## Aim of the exercise:
The entries are to be returned exactly as written.

## Provided material:

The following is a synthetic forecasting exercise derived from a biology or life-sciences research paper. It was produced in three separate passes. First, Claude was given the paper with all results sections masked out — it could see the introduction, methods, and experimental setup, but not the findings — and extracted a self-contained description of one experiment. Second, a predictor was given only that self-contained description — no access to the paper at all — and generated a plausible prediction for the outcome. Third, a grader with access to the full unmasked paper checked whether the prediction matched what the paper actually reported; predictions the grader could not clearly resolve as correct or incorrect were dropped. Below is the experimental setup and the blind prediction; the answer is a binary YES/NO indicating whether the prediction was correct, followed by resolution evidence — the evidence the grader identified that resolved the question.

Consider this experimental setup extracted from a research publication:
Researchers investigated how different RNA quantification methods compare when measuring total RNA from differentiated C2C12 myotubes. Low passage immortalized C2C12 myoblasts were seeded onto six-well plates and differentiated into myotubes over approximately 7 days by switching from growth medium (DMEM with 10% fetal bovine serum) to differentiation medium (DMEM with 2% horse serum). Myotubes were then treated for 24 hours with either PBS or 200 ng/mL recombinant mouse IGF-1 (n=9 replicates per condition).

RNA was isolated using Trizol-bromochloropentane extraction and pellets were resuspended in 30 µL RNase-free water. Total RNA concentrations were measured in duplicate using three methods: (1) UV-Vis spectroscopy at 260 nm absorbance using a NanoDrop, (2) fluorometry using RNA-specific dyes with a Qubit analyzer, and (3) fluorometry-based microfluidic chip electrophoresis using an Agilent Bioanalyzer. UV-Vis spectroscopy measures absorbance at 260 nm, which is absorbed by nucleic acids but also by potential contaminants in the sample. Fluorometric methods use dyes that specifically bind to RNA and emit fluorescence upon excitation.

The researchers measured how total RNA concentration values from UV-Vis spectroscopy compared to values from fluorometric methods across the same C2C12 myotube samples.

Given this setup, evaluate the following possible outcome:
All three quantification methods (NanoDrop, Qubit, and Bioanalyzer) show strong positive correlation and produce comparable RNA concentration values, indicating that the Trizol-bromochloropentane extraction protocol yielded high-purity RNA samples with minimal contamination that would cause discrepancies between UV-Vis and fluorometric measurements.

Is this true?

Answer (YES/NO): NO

## Task result:
The following is a synthetic forecasting exercise derived from a biology or life-sciences research paper. It was produced in three separate passes. First, Claude was given the paper with all results sections masked out — it could see the introduction, methods, and experimental setup, but not the findings — and extracted a self-contained description of one experiment. Second, a predictor was given only that self-contained description — no access to the paper at all — and generated a plausible prediction for the outcome. Third, a grader with access to the full unmasked paper checked whether the prediction matched what the paper actually reported; predictions the grader could not clearly resolve as correct or incorrect were dropped. Below is the experimental setup and the blind prediction; the answer is a binary YES/NO indicating whether the prediction was correct, followed by resolution evidence — the evidence the grader identified that resolved the question.

Consider this experimental setup extracted from a research publication:
Researchers investigated how different RNA quantification methods compare when measuring total RNA from differentiated C2C12 myotubes. Low passage immortalized C2C12 myoblasts were seeded onto six-well plates and differentiated into myotubes over approximately 7 days by switching from growth medium (DMEM with 10% fetal bovine serum) to differentiation medium (DMEM with 2% horse serum). Myotubes were then treated for 24 hours with either PBS or 200 ng/mL recombinant mouse IGF-1 (n=9 replicates per condition).

RNA was isolated using Trizol-bromochloropentane extraction and pellets were resuspended in 30 µL RNase-free water. Total RNA concentrations were measured in duplicate using three methods: (1) UV-Vis spectroscopy at 260 nm absorbance using a NanoDrop, (2) fluorometry using RNA-specific dyes with a Qubit analyzer, and (3) fluorometry-based microfluidic chip electrophoresis using an Agilent Bioanalyzer. UV-Vis spectroscopy measures absorbance at 260 nm, which is absorbed by nucleic acids but also by potential contaminants in the sample. Fluorometric methods use dyes that specifically bind to RNA and emit fluorescence upon excitation.

The researchers measured how total RNA concentration values from UV-Vis spectroscopy compared to values from fluorometric methods across the same C2C12 myotube samples.

Given this setup, evaluate the following possible outcome:
All three quantification methods (NanoDrop, Qubit, and Bioanalyzer) show strong positive correlation and produce comparable RNA concentration values, indicating that the Trizol-bromochloropentane extraction protocol yielded high-purity RNA samples with minimal contamination that would cause discrepancies between UV-Vis and fluorometric measurements.

Is this true?

Answer (YES/NO): NO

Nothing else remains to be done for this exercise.